Imagine your DNA as a really long, multicolored piece of string. It’s colored with four different colors in blocks of different sizes, and all three of the orders, colors, and sizes of each section are important.
Your body needs to make copies of your DNA constantly. Think of this like grabbing two pieces of the string between your finger and thumb of each hand, then stretching out the middle bit. You can copy that middle piece just by putting all the right colored sections together. You can’t make a copy of the bits your fingers are covering up, since you can’t see it, but that’s fine; you usually only need a little bit at a time anyway.
But what if you need to copy the *whole* string? You have to do it all at once, since your cells don’t really have “memory”; if you try to do it in pieces, your body won’t know how to put them together. So the only way to do it is to grab both ends of the string and copy everything in the middle. This means you lose a bit of the string at each end every time you make a complete copy.
Now, your DNA is built to accommodate this. At each end is a chunk of “junk” data, like a piece of the string that’s all one repeating pattern that you don’t really care about. You can lose some of that and it won’t affect the rest of the string. But those end sections – called telomeres – can only be so long. Eventually, that process of copying the middle and losing some of the ends runs out of “junk” and has to start cutting off actual, useful sections. That’s when aging becomes a problem.
(Of course, the real process is slightly more complicated than this. DNA is a double-helix, meaning it’s two strings, and you can only copy it by making a new string with exactly the *opposite* colors in each section. Making a complete, identical copy actually means copying one section once in negative, then building the matching half from that, so you’re basically copying it twice every time.)
As for clones, it’s a persistent myth that clones of adult animals age more quickly. This stems from Dolly the sheep, the first clone of an adult mammal. Dolly was cloned from a six-year-old adult, half the maximum age for that type of sheep (about eleven or twelve years). Dolly died at the age of six-and-a-half, leading to popular speculation that she had been born with a “genetic age” of six years.
But Dolly didn’t die of old age, and in fact she showed no symptoms associated with advanced age for a sheep. She died of a lung infection and arthritis, likely a result of being kept in captivity as a research subject for her entire life. Sheep who spend a lot of time indoors are prone to developing respiratory illnesses, and the same illness killed other, non-clone sheep in Dolly’s flock.

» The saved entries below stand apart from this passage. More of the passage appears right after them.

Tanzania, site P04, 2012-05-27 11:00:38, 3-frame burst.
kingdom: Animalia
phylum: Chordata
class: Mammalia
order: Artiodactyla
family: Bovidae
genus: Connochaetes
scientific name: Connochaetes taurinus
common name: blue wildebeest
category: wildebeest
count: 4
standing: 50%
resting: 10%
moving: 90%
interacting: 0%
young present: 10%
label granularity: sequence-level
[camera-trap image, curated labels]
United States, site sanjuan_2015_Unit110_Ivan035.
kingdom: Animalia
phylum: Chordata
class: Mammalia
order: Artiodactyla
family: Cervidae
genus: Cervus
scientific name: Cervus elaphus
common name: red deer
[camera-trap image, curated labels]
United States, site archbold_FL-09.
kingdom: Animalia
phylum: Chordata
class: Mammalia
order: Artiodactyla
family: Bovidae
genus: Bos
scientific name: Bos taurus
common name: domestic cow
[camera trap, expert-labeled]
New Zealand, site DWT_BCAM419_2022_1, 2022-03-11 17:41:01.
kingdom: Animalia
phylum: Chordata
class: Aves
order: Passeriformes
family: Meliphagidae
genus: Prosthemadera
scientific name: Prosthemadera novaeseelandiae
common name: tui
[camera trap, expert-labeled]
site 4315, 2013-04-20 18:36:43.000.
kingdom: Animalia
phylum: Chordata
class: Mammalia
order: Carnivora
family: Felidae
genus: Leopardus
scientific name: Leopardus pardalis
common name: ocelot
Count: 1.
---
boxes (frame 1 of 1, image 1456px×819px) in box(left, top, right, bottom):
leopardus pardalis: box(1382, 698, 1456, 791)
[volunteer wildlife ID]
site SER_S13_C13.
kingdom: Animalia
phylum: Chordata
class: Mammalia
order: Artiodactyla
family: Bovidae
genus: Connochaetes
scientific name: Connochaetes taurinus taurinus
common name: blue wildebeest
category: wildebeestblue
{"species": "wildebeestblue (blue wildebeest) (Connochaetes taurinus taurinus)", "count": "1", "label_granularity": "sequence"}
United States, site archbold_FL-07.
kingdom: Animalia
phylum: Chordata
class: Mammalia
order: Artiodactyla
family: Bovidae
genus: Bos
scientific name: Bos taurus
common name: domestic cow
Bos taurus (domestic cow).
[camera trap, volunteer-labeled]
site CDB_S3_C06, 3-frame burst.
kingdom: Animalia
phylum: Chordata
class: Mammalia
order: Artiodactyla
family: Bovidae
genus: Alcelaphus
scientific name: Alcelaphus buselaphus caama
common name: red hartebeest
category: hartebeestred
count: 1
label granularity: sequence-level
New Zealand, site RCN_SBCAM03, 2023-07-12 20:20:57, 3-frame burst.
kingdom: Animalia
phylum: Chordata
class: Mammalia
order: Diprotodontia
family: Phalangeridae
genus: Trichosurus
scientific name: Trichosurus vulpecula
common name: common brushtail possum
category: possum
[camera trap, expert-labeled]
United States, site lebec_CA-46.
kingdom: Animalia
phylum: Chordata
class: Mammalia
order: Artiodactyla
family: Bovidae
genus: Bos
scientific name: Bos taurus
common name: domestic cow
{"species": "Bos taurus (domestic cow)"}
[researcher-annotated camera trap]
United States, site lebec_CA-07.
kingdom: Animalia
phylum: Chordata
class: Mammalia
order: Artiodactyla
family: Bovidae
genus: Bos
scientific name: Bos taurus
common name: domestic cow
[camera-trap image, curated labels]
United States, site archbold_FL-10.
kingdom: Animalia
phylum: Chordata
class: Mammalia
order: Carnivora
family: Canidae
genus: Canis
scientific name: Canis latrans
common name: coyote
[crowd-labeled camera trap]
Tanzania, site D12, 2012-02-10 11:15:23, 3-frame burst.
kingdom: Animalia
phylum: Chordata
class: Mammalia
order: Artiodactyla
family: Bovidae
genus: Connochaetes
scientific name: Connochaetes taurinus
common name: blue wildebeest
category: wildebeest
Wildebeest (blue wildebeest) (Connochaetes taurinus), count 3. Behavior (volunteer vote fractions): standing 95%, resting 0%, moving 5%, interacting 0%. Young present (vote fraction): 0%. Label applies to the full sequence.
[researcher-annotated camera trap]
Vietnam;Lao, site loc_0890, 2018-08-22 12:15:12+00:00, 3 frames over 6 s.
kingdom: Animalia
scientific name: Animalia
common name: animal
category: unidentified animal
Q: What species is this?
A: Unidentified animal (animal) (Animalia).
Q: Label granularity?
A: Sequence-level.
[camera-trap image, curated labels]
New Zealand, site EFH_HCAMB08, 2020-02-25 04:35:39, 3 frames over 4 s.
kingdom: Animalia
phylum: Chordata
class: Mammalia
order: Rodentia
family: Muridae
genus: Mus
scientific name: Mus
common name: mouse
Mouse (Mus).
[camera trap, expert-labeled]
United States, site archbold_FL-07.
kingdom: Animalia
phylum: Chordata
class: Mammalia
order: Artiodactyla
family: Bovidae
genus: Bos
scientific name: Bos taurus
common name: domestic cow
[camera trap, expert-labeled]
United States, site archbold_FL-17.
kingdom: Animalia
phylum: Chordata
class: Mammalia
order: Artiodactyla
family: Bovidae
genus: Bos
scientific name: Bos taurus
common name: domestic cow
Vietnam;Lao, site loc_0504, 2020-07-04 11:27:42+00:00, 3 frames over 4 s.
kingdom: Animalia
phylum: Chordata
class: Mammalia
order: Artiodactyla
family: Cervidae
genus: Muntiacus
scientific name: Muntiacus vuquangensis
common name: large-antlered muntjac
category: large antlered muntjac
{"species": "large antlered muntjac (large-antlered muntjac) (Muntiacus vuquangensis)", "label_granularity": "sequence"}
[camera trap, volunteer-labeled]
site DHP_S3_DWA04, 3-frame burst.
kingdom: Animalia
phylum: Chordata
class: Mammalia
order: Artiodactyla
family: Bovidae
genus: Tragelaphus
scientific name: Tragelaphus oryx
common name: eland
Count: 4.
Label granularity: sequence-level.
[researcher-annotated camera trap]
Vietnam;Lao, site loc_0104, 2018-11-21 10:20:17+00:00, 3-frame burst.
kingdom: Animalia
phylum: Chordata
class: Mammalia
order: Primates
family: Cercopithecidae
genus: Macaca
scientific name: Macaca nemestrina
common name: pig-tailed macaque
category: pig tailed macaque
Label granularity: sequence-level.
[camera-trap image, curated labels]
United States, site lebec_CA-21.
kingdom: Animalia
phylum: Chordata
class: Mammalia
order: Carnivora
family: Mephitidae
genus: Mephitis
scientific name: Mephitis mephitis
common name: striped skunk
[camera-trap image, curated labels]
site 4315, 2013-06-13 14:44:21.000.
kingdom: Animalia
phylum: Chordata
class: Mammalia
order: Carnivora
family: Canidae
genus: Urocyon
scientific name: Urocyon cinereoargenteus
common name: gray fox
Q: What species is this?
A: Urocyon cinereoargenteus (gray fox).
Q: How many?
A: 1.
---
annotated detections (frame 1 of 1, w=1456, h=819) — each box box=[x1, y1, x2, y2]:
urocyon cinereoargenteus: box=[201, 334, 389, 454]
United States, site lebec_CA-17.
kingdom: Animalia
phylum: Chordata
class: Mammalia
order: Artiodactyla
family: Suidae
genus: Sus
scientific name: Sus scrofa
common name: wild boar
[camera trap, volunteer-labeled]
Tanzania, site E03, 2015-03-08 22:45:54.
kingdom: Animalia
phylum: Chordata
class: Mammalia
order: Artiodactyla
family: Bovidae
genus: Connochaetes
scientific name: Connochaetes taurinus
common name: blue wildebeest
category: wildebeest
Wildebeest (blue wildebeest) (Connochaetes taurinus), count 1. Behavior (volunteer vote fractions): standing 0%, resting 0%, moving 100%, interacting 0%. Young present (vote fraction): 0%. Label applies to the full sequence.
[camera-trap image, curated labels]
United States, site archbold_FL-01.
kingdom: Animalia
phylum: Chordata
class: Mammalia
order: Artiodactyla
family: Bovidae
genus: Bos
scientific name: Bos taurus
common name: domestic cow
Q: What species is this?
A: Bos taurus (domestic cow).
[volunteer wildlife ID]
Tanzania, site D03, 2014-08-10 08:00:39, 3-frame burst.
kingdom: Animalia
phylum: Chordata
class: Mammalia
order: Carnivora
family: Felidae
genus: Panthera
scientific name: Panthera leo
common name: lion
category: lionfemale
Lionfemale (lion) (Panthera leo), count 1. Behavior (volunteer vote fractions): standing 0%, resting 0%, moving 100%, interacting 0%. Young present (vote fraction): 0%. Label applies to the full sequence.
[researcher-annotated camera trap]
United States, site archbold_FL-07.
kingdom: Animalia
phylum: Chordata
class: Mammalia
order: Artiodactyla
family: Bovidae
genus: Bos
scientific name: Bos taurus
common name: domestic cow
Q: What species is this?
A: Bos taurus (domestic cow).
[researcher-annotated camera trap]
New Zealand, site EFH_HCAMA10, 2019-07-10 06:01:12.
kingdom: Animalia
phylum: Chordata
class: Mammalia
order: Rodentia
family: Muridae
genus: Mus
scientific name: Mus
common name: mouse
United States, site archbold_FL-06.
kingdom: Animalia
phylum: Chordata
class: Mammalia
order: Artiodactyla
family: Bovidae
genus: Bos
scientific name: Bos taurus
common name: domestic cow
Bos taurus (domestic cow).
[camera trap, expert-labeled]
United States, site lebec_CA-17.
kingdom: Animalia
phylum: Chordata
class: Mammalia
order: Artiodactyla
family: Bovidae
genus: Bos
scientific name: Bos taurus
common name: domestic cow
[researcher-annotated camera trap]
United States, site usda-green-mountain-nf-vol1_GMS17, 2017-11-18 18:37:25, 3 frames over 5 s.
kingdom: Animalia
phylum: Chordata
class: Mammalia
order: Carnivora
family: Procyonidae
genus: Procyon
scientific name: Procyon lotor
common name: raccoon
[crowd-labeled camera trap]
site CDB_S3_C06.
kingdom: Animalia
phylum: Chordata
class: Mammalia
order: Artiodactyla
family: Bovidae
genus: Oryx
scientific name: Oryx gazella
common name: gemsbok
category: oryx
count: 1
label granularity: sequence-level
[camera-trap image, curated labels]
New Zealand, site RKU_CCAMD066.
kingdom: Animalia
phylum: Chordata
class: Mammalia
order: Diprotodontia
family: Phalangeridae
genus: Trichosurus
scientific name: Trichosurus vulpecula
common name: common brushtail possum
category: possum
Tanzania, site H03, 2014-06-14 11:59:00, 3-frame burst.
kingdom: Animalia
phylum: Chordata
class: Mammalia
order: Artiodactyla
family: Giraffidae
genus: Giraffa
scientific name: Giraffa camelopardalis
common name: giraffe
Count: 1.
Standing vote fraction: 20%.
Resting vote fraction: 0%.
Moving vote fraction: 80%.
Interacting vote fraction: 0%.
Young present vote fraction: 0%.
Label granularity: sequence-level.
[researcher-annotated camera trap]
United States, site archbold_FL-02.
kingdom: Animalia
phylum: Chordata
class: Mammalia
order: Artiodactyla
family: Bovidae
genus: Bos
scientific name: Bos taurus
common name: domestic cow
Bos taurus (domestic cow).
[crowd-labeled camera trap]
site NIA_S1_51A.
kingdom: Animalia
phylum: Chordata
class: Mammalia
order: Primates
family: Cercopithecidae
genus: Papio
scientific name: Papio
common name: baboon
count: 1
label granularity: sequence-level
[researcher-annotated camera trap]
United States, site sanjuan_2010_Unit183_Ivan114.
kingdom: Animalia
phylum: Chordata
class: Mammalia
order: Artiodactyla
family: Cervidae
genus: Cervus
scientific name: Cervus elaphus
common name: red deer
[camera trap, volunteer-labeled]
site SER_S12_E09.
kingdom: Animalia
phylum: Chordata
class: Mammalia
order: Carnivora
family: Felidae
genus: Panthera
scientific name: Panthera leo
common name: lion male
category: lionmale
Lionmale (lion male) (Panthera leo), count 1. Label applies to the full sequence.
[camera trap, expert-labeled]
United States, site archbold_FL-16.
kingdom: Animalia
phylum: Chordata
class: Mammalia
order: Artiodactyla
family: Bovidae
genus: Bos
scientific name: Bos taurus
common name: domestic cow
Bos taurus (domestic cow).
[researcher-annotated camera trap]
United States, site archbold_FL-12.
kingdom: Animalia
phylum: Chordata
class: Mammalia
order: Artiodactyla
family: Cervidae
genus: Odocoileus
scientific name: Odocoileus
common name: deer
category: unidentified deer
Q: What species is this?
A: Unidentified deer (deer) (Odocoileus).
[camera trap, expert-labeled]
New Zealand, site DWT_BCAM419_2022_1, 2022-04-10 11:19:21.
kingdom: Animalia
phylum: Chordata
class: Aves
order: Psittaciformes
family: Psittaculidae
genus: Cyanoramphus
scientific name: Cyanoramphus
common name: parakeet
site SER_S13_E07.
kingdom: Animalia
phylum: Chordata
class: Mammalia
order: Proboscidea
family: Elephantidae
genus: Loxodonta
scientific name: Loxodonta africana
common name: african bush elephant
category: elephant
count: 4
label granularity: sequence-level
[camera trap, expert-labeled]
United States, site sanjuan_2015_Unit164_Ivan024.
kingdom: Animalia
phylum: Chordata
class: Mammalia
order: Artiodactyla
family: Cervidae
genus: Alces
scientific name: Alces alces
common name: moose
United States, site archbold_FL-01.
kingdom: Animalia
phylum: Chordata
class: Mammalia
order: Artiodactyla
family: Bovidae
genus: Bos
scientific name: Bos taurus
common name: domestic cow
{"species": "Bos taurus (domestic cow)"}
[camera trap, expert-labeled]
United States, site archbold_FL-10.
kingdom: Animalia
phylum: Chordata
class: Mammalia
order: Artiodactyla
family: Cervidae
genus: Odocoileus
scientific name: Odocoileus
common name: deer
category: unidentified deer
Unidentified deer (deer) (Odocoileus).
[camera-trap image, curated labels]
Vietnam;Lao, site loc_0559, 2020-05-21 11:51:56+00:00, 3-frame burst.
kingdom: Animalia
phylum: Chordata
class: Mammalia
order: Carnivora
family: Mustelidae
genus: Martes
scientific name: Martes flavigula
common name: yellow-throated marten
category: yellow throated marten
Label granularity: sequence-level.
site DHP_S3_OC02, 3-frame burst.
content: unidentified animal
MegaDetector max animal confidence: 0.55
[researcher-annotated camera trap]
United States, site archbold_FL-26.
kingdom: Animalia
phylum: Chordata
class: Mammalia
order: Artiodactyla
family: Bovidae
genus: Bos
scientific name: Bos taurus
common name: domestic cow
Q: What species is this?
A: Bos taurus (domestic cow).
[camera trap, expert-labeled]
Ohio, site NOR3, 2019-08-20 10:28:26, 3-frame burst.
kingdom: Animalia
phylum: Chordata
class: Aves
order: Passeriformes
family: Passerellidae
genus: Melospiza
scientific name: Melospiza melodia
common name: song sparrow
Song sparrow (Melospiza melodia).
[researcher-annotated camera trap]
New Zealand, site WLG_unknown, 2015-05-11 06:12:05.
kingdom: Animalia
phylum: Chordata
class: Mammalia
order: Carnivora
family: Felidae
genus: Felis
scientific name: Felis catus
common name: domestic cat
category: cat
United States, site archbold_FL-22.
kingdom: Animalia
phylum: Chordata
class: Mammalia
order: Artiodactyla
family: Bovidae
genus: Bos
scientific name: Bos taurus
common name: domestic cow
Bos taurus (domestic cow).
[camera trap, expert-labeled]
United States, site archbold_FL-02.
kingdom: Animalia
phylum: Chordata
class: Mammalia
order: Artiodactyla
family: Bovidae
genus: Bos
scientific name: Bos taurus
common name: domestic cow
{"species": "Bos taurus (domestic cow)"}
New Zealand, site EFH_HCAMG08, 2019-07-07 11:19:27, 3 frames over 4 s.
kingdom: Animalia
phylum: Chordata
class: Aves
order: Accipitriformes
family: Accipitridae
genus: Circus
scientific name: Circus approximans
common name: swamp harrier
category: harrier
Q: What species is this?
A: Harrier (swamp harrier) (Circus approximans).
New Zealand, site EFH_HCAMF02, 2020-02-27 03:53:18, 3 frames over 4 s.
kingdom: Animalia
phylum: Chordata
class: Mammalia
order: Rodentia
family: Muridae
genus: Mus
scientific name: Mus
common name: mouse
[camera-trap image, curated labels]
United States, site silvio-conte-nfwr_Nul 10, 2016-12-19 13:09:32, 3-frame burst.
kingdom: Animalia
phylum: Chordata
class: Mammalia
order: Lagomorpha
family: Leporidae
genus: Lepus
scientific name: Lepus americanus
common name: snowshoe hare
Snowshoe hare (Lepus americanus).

As for why cloning doesn’t fall into the same genetic aging problems as normal cell replication, the reason is the same reason we aren’t *all* born with the same genetic age as our parents. When an egg begins developing into an embryo, all the cells are put into a special state that lets them *rebuild* their telomeres. This is good news for an embryo, which has to start from a single cell and build into an entire body by repeatedly doubling itself; if telomeres shortened every time, we’d die of old age before we could even be born.
But this process switches off later in life when we don’t need to make cells so quickly. This is actually a good thing, as we don’t want cells to replicate endlessly; endless cell replication is what cancer is, after all. But it does mean that we eventually succumb to old age.